TEXT SEGMENT:
•••

Housing problems far from over

The housing market is key for an economic recovery in the US. But it’s not happening yet. Some disturbing news..

Two pieces of disturbing news, actually:

  • People with negative equity (their mortgage debt exceeding the value of their house) are walking away in record numbers even if they do not have problems paying for their mortgages
  • Defaults on good mortgages (‘prime loans’ for people with good credit standing) are now rising fast, just as the sub-prime ones (for people with bad credit ratings) seem to stabilize.

Before we get into that, let’s deal with why the housing market is so important:

  • If the housing market stabilizes, the financial sector can stabilize, housing is key here
  • Consumers will feel their wealth is no longer spiralling down. Although the good times in which equity could be withdrawn from properties like a depositless cash machine will not return any time soon, at least some fear will be taken out of consumer spending
  • Housing (and related sectors) is actually a pretty substantial part of the economy which is really shrinking right now and adding to unemployment. Stabilizing that would stop a significant source of increasing unemployment.

Now, from today’s New York Times:

  • The first wave of Americans to default on their home mortgages appears to be cresting, but a second, far larger one is quickly building. Homeowners with good credit are falling behind on their payments in growing numbers, even as the problems with mortgages made to people with weak, or subprime, credit are showing their first, tentative signs of leveling off after two years of spiraling defaults.
  • The percentage of mortgages in arrears in the category of loans one rung above subprime, so-called alternative-A mortgages, quadrupled to 12 percent in April from a year earlier. Delinquencies among prime loans, which account for most of the $12 trillion market, doubled to 2.7 percent in that time. The mortgage troubles have been exacerbated by an economy that is still struggling.
  • Subprime was the tip of the iceberg,” said Thomas H. Atteberry, president of First Pacific Advisors, a investment firm in Los Angeles that trades mortgage securities. “Prime will be far bigger in its impact.”
  • In a conference call with analysts last month, James Dimon, the chairman and chief executive of JPMorgan Chase, said he expected losses on prime loans at his bank to triple in the coming months and described the outlook for them as “terrible.”

•••

MATERIAL PROVIDED:

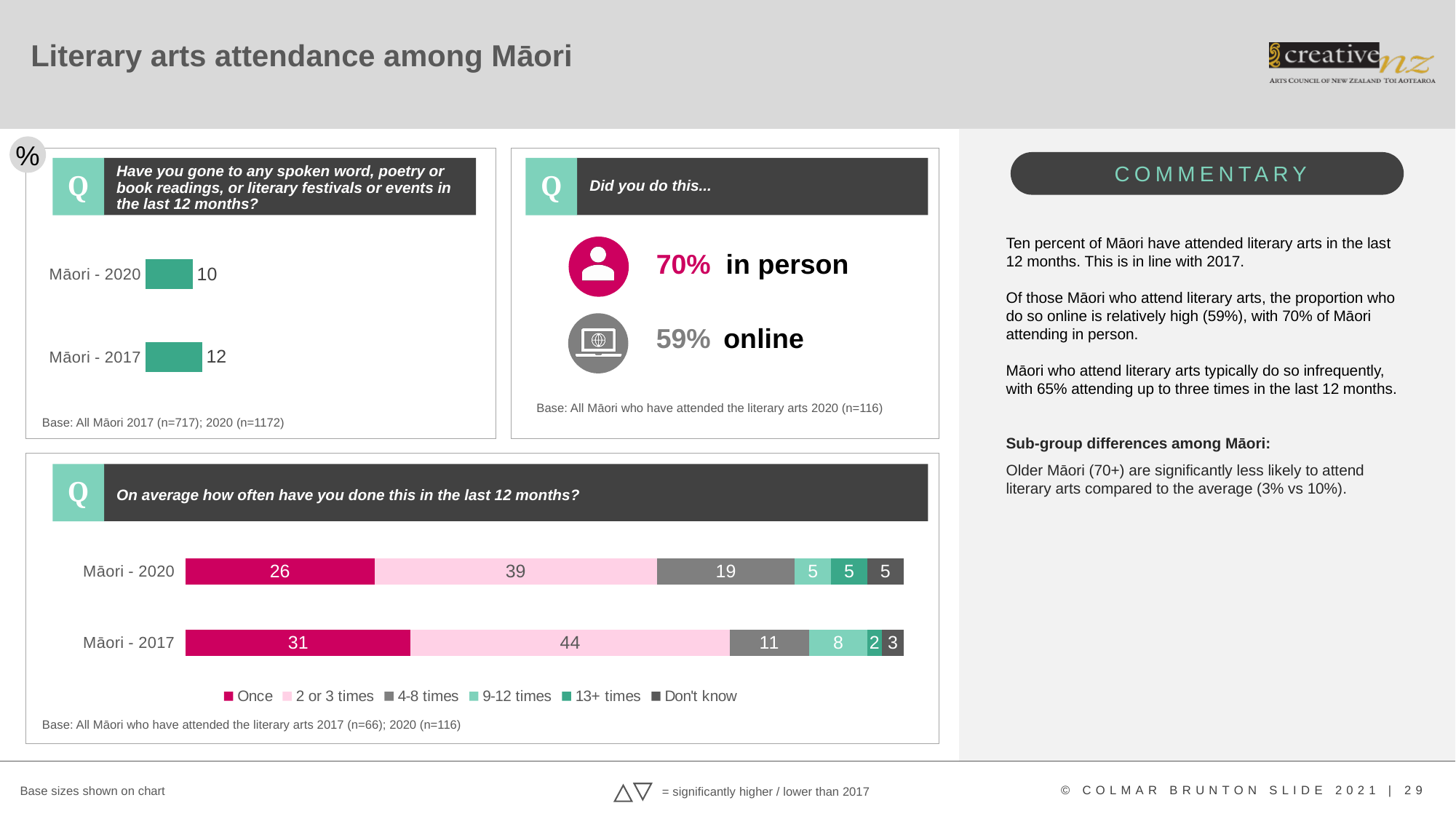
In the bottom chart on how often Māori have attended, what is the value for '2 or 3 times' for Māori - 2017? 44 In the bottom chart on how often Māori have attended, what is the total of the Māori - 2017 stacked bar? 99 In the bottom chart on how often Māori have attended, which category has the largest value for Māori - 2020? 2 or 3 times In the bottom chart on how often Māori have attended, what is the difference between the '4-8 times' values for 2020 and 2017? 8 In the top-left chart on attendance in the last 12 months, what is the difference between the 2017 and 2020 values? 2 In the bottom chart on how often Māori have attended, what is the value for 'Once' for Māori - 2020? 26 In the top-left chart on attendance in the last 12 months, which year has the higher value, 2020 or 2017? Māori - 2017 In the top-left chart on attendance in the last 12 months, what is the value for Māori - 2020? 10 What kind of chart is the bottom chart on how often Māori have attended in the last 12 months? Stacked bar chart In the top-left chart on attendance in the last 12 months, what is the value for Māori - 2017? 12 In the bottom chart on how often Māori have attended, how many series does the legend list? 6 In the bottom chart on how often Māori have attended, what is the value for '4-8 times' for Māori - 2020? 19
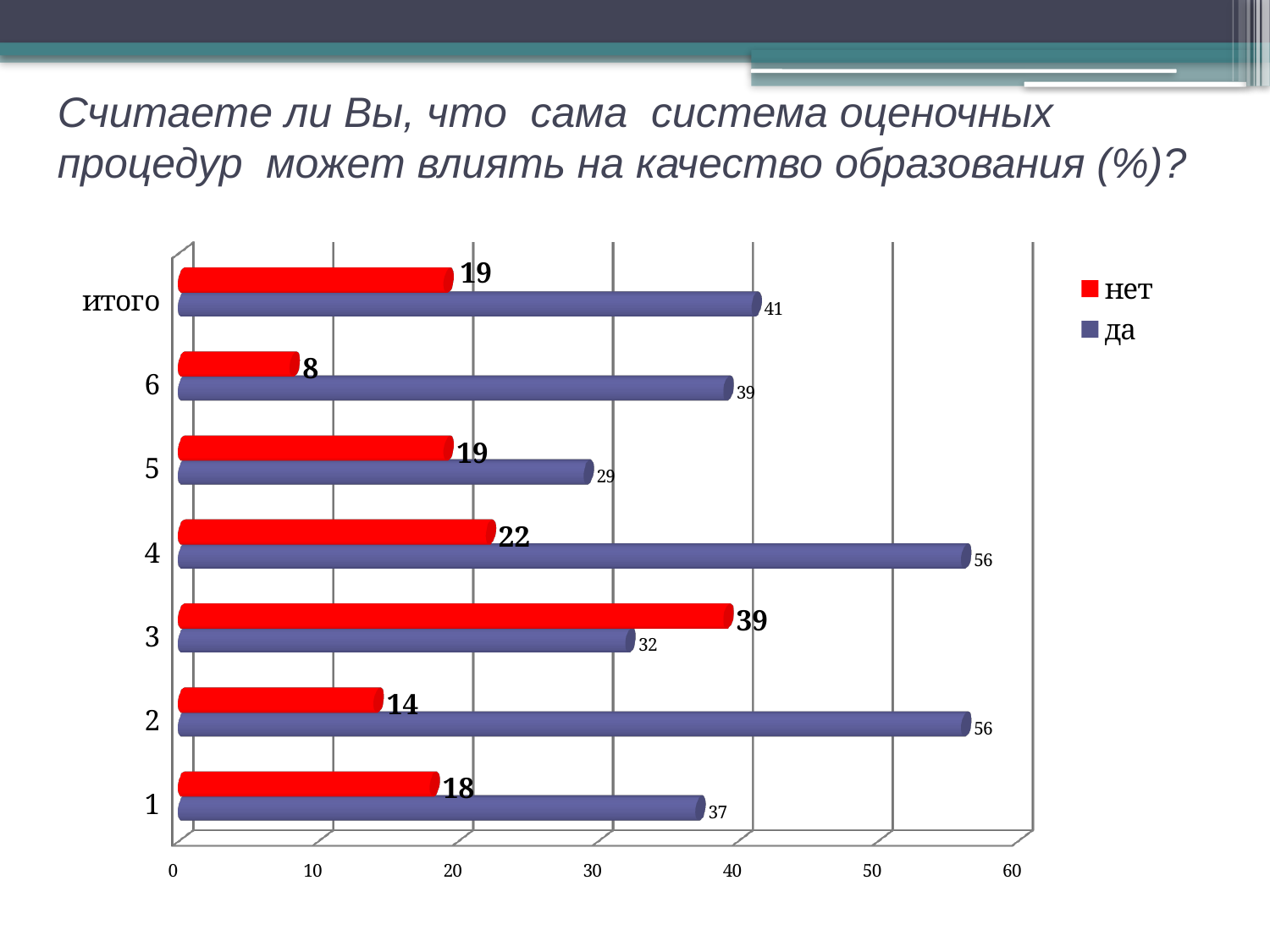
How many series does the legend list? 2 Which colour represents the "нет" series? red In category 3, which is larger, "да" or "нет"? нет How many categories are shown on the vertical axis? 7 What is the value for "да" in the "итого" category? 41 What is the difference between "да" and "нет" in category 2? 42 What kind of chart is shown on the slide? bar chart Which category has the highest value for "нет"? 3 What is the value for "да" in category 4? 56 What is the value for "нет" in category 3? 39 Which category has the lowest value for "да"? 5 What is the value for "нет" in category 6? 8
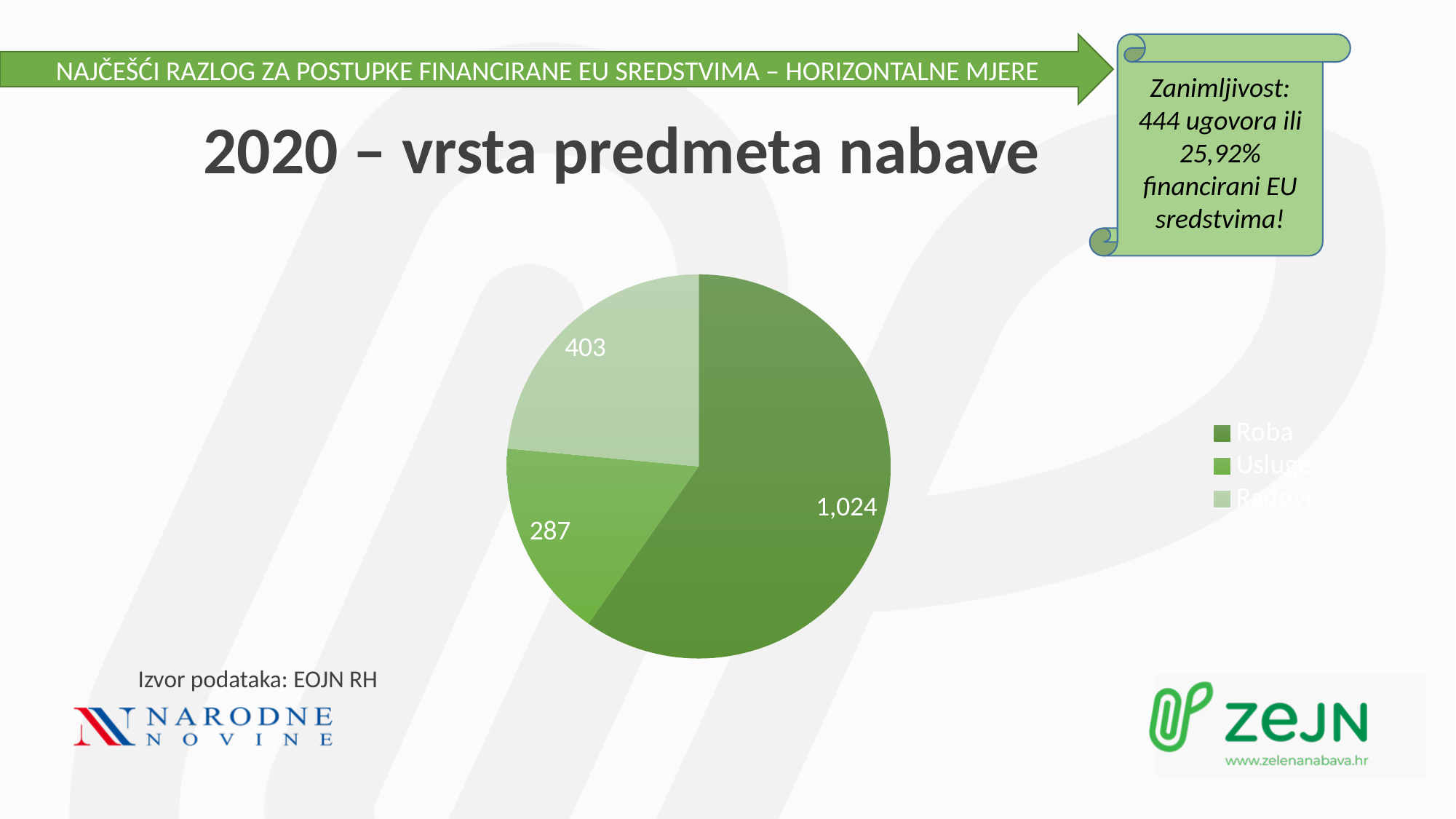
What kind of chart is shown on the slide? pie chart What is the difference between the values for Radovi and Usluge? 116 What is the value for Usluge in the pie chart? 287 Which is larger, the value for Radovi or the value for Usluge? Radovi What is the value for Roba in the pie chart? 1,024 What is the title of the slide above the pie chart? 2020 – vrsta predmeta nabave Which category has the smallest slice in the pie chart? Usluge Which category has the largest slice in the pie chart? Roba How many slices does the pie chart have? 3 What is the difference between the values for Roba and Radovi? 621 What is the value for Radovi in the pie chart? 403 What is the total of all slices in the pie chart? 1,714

•••

REQUIREMENT 1: Write out the passage of the housing article that starts with "Now, from today’s" and goes on through "of spiraling defaults.".
REQUIREMENT 2: List every person and organization mentioned by name in the housing article.
The material has nothing to do with the housing article.

EXERCISE SOLUTION 1:
Now, from today’s New York Times:

  • The first wave of Americans to default on their home mortgages appears to be cresting, but a second, far larger one is quickly building. Homeowners with good credit are falling behind on their payments in growing numbers, even as the problems with mortgages made to people with weak, or subprime, credit are showing their first, tentative signs of leveling off after two years of spiraling defaults.

EXERCISE SOLUTION 2:
- New York Times
- Thomas H. Atteberry
- First Pacific Advisors
- James Dimon
- JPMorgan Chase